Btw, there is an new PR by Josh Rosen to fix SPARK-4454 here: https://github.com/apache/spark/pull/4660

kod · on Feb 17, 2015

I've been successfully using Spark in production since 0.7, across three or four significantly different projects.

I don't think I could bring myself to ever write another Hadoop job.

eranation · on Feb 18, 2015

I do, mostly using GraphX, ran a pretty big EC2 cluster using Spark 1.2 (hundreds of cores) and had no significant issues.

elliptic · on Feb 18, 2015

Spark the platform seems awesome. I'm somewhat less convinced by mllib - I'm not sure there are as many use cases for distributed machine learning as people seem to think (and I would bet that a good deal of companies that use distributed ML don't really need it).
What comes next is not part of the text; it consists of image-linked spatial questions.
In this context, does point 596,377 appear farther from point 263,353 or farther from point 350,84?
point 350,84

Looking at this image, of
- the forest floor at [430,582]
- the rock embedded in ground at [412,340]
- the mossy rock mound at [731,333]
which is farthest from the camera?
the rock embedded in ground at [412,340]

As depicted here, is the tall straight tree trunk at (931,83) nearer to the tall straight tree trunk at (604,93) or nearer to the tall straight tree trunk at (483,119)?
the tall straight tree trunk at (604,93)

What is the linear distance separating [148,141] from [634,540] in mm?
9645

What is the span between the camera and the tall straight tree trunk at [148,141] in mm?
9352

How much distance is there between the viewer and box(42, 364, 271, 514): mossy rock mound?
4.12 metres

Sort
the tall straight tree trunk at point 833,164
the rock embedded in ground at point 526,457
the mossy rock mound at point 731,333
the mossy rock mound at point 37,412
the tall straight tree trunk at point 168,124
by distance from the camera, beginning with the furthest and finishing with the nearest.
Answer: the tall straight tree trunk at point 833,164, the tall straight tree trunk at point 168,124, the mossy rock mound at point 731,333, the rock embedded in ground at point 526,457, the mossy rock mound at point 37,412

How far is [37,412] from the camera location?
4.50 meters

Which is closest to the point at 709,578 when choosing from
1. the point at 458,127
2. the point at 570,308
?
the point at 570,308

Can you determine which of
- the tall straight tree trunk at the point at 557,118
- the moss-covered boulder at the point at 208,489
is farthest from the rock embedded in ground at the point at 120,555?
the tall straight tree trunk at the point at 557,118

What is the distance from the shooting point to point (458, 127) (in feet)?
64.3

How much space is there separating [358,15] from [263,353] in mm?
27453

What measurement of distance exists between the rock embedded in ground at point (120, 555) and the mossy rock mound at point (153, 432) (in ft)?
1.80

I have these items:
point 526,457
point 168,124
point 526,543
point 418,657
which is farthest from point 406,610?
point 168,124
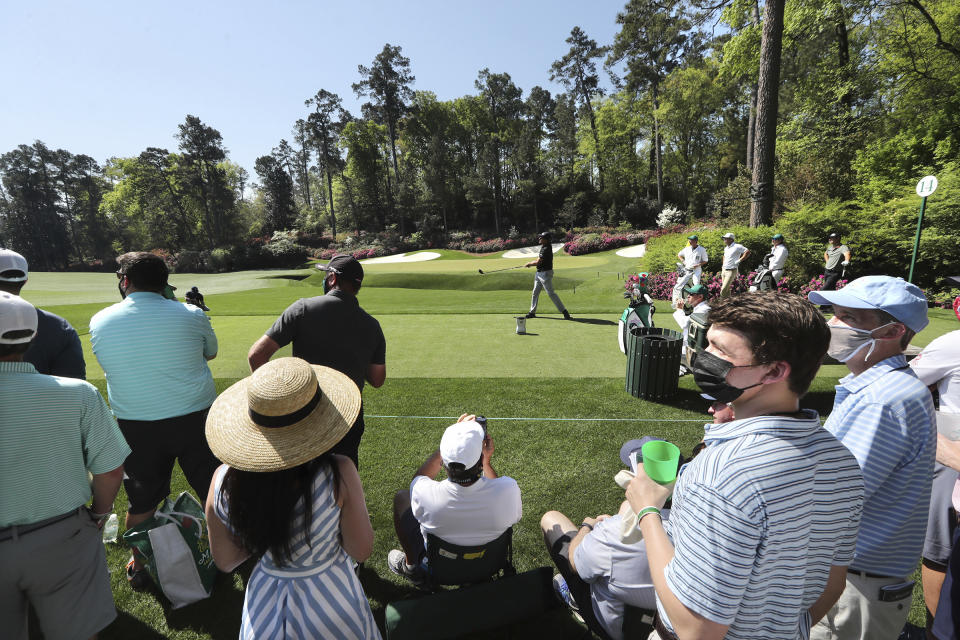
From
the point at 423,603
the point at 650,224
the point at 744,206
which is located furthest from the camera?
the point at 650,224

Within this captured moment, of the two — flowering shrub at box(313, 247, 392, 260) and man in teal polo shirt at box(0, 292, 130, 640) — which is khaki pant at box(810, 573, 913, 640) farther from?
flowering shrub at box(313, 247, 392, 260)

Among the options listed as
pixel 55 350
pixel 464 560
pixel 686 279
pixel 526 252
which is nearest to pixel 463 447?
pixel 464 560

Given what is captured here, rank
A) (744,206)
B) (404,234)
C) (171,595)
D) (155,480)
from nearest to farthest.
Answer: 1. (171,595)
2. (155,480)
3. (744,206)
4. (404,234)

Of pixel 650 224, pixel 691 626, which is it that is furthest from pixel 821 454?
pixel 650 224

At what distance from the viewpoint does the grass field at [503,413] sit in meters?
3.04

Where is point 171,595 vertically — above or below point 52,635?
below

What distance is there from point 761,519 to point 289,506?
59.9 inches

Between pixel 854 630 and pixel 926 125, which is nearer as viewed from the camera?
pixel 854 630

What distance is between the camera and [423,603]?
2.42m

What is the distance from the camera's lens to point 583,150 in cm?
4341

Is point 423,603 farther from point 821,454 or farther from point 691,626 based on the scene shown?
point 821,454

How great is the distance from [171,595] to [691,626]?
10.3 ft

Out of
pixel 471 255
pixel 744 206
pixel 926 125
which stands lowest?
pixel 471 255

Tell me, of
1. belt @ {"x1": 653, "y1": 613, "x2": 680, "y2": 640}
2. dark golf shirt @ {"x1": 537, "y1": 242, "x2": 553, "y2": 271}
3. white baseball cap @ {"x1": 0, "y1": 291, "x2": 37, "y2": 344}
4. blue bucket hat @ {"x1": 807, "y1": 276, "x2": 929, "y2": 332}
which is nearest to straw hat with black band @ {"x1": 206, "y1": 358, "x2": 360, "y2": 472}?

I've seen a lot of tasks that could be handled by simpler, faster algos on large workstations (you can get 250 GB RAM from AWS for like $4.00/hr). I'd love to hear counterarguments, though!

ogrisel · on Feb 18, 2015

While fitting the algorithm might not often benefit from partitioned data, I see two upsides from using spark for predictive modeling.

First it makes it easy to do the feature extraction and model fitting in the same pipeline, hence make it possible to cross-validate the impact of the hyper-parameters of the feature extraction part. Feature extraction generally starts from a collection of large, raw datasets that needs to be filtered, joined and aggregated (for instance a log of user clicks, sessionized by user id over temporal windows, then geo-joined to GIS data via a geoip resolution of the IP address of the user agent). While the raw datasets of clicks and geographical databases might be too big to be processed efficiently on a single node, the resulting extracted features (e.g. user session statistics enriched with geo features) is typically much slower and could be processed on a single node to build a predictive model. However spark RDDs make it natural to trace the provenance hence trivial to rebuild downstream models when tweaking upstream operations used to extract the features. The native caching features of Spark make that kind of workflow very efficient with minimal boilerplate (e.g. no manual file versionning).

Second, while the underlying ML algorithm might not always benefit from parallelization in itself, there are meta-level modeling operations that are both CPU intensive and embarrassingly parallel and therefore can benefit greatly from a compute cluster such as Spark. The canonical case are cross validation and hyper-parameter tuning.

noelwelsh · on Feb 18, 2015

The benefit of Spark and related systems is you get a flexible infrastructure that can handle a wide range of tasks reasonably well. You pay once for infrastructure, training, devops, and so on.

You can optimise any particular use case to perform better than Spark, but then you are going to incur the above costs for every project you create.

rxin · on Feb 17, 2015

I'm one of the authors of the blog post as well as this new API. Feel free to ask me anything.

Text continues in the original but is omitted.